BMWのX5で迎えに来てくれたのは、青山先生のクラスで日本語を勉強している、ファイサルさんである。

リーダー・ルームメイトと、四人そろって出かけた。

車のシンボルが取られている。カイジの第一話?

路上駐車が多すぎて車が一台しか通れない道を越え、Salty Duck という喫茶店に着いた。

Salty Duck

どうやらエジプト料理のお店らしい。

あっさりとした味付けが印象的だ。

季節柄、ハエが多いのはご愛嬌

奇遇なことに、ジンについてのショートフィルムを撮影しているという、ファイサルさんの友人にレストランで会った。

ジン(幽精)とは、クルアーンにも記述される精霊のような存在である。
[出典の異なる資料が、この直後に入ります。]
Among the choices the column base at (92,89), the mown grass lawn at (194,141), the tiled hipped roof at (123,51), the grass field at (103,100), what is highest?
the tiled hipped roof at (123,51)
「ジンに憑りつかれた人(マジュヌーン)」という言葉は、「狂人」の意味で用いられることもある。ムスリムにとって、ジンの存在は疑い得ないものだ。

ショートフィルムの筋書きはこうだ。

とある音楽家がジンに憑りつかれた。
憑依されている間、彼はこの世のものは思えぬ音をサンプリングしていた。憑依が解けたのち、彼はその不可思議で魅力的な音の出所を思い起こそうとするが、まったく見当がつかない。
彼は憑りつかれたかのように、音を探求して各地を放浪する。

詩人はマジュヌーンであり、詩の才能はジンにより引き出されている。
そのように見なされることもあったという。

この世ならざる優れた芸術は、人間の力だけでは獲得し得ないのだろう。


他にも興味深い話を聞いた。
彼のおばあさんの家は呪われているらしく、家でノイズや声が聞こえてくるという。

「悪しきスピリットが家に漂っているんじゃないかな?」

彼は言った。

ムスリムにとって、この手の話はどのように理解されるのだろうか。今回は詳しく聞かなかったが、次に機会があればいろいろ聞いてみたい。

猫がやたらと甘えて、飯をねだってくる。あざとすぎるのはよくない。
別のカフェでは、抹茶をいただいた。

部屋をサイードが訪ねてきた。
彼の叔父も、ジンに憑かれたことがあるらしい。

非常に興味深かったので、2時間近く話し込んでしまった。

そのあと、ジンについて少しだけ調べた。ショートフィルムの彼のように、私もジンを追いかけたのだった。ほんの少しだけ。


11月11日(土)

8時48分に起きた。
8時40分に集合してプールに行く予定だったが、間に合いそうにない。

二度寝してもしょうがないので、書き溜めた日記書いたり、宿題をしたりした。

韓国のキム(マルワーン)がマンゴーをくれた。

リーダーやルームメイトとだべった。Maher Zain の "Rahmatun Lil’Alameen"が、日本人男子学生のはやりである。


夜に勉強していると、アナスがオーツを茹でてくれた。
こいつはいつも、真夜中にご飯を作ってくれる。

先ほどまで台湾のサイと日本語で話していたので、アラビア語で話しかけるつもりが、日本語混じりになってしまった。

サイは非常に流ちょうな日本語を操る。(「N1はムリ~」とのことだが。)

言葉を切り替えるのは大変だ。
いや、真夜中で眠いから切り替えられないのだ。

はちみつをかけたオーツを食べ、満足しながら眠った。